Once, after the publication of my article about the IThemes Security plugin, to my statement that setting it properly you could rest assured, a user replied that in this field you can never rest assured. Experience then showed me how true this comment was. Even if you install a plugin dedicated to WordPress security, it is always good to monitor the site, update the core and plugins and implement other small actions that raise the level of security.
THE FIRST LEVEL OF SECURITY IS SET AT THE BEGINNING
The first measures for the security of our site created with wordpress are put in place during the installation phase. Choose a username for the administrator other than the standard one (admin), set a strong password that is long enough, inserting uppercase, lowercase, numbers and special characters, choosing something different from the usual wp_ as a prefix of the database tables (for example xy_12) and inserting encryption keys in the wp-config.php file that we can copy and paste from this link.
If we didn't do all of this in the beginning, we'll explain how to do it with a production site later on.
DELETE USER ADMIN
WordPress by default assigns the admin user the username “admin”. It is a good idea to change this user with a name of our choice. Leaving the administrator user with the user "admin" means giving another small advantage to hackers and automated systems used to bring brute-force attacks to the site. To change the user admin you do not need to enter a code. Just act in the users section of the WordPress dashboard.
USE A STRONG PASSWORD
Each time we increase the level of complexity of the password, the time it takes to break it increases. We use passwords that are long enough, entering uppercase and lowercase letters, numbers and special characters.
CHANGE THE PREFIX OF THE TABLES
WordPress needs a MySql database to work. The database tables are created automatically with the WordPress installation and have the prefix wp_. Wanting to change this prefix for security reasons is a wise choice. But how do you change the prefix of WordPress MySql tables? First let's do a database backup.
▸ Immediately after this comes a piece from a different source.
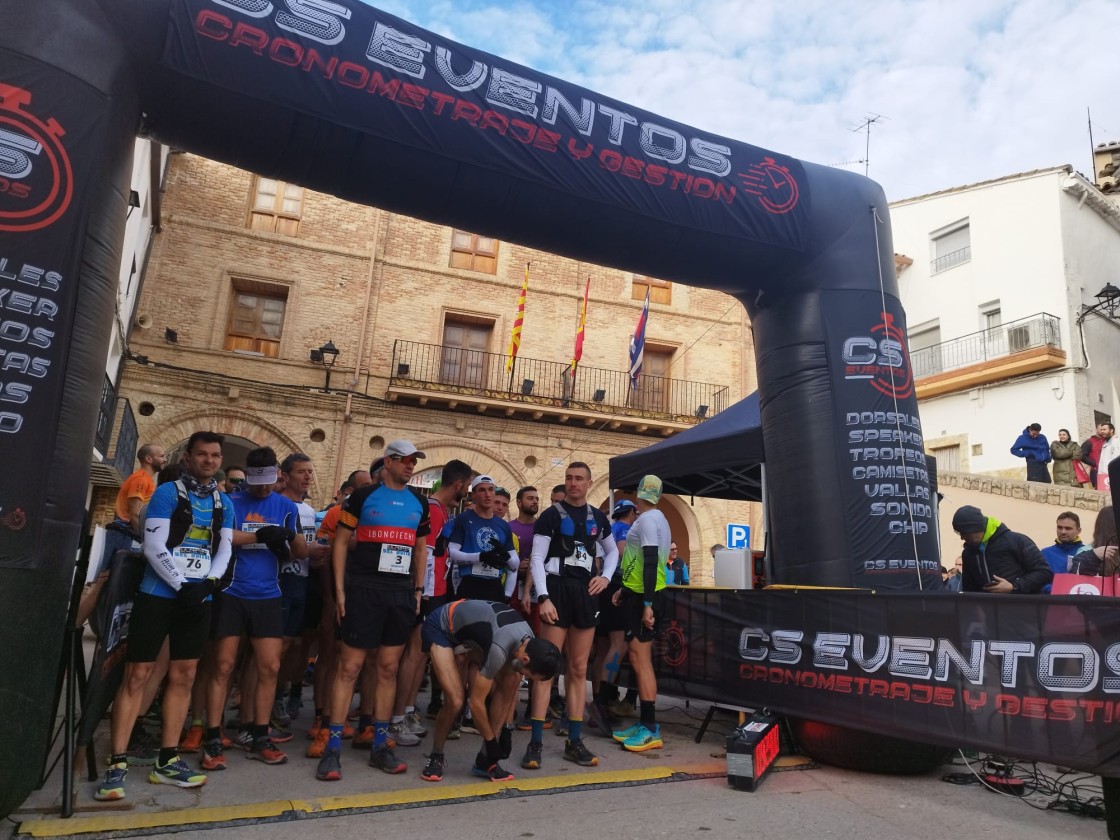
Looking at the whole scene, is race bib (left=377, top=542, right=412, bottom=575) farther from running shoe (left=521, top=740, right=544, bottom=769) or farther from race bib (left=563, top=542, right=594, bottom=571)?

Then we open the config.php file and correct the table prefix:
$ table_prefix = 'wp_ ”in $ table_prefix =' xy_12 '(instead of xy_12 you can put a prefix of your choice)
Then we go to phpmyadmin and follow this simple guide . The game is done.
INSERT THE CODE KEYS
At this point we take the wp-config.php file and open it. Using the link mentioned in the paragraph "the first security level is set at the beginning", copy the encryption keys and paste them overwriting the default ones of the file (which at the beginning are empty as you see below)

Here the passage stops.